I imported the data in a .csv file from https://mchb.hrsa.gov, HRSA for Maternal and Child Health, and read up on of their surveys done in 2015 for maternity leaves taken in the US, divided by race, educational attainment and reasons for not getting or taking the leave.
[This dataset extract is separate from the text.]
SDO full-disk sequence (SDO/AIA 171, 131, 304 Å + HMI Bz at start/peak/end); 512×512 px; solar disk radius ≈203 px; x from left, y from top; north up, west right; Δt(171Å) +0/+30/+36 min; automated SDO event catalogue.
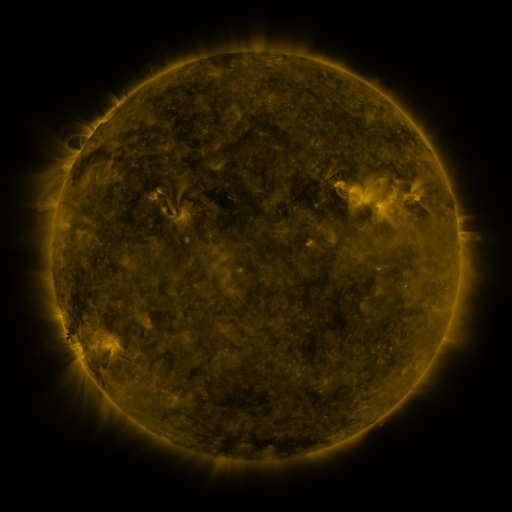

Maternity leave from employment after childbirth provides critical time for maternal-infant bonding and adjustment to life with a new baby. Longer length of maternity leave is associated with increased breastfeeding duration, as well as improved maternal mental health and child development. The WOMEN’S HEALTH USA 2011 stated that “the Family and Medical Leave Act (FMLA) guarantees both women and men up to 12 weeks of unpaid leave around the birth or adoption of a child as long as they work for larger employers (50+ employees) and meet certain tenure and working hour requirements.” However, many women cannot afford to take unpaid leave and usually use a combination of short-term disability, sick leave, vacation, and personal days in order to have some portion of their maternity leave paid. The U.S. is one of only 5 countries in the world that does not mandate paid maternity leave.

According to their study:

In 2006-2015, 66.0 percent of women reported being employed during their last pregnancy, of whom 69.7 percent reported taking maternity leave. Thus, nearly one-third of employed women did not report taking any maternity leave (30.3 percent). Women with at least a college degree were more likely to have taken leave than those who had attended college but not graduated (80.0 versus 71.6 percent, respectively) while less than half of women without a high school degree reported having taken leave. Hispanic and non-Hispanic Black women were less likely to report having taken maternity leave than non-Hispanic White women (62.5 and 64.3 percent, respectively, versus 72.2 percent). When taken, the average length of maternity leave was 10.0 weeks (data not shown). Among employed women who did not take maternity leave for their last pregnancy, 5.1 percent did not take it because it was not offered or allowed by their employer. Of non-Hispanic White women, 3.2 percent reported this reason, compared to 8.2 percent of Hispanic women and 10.2 percent of non-Hispanic Black women.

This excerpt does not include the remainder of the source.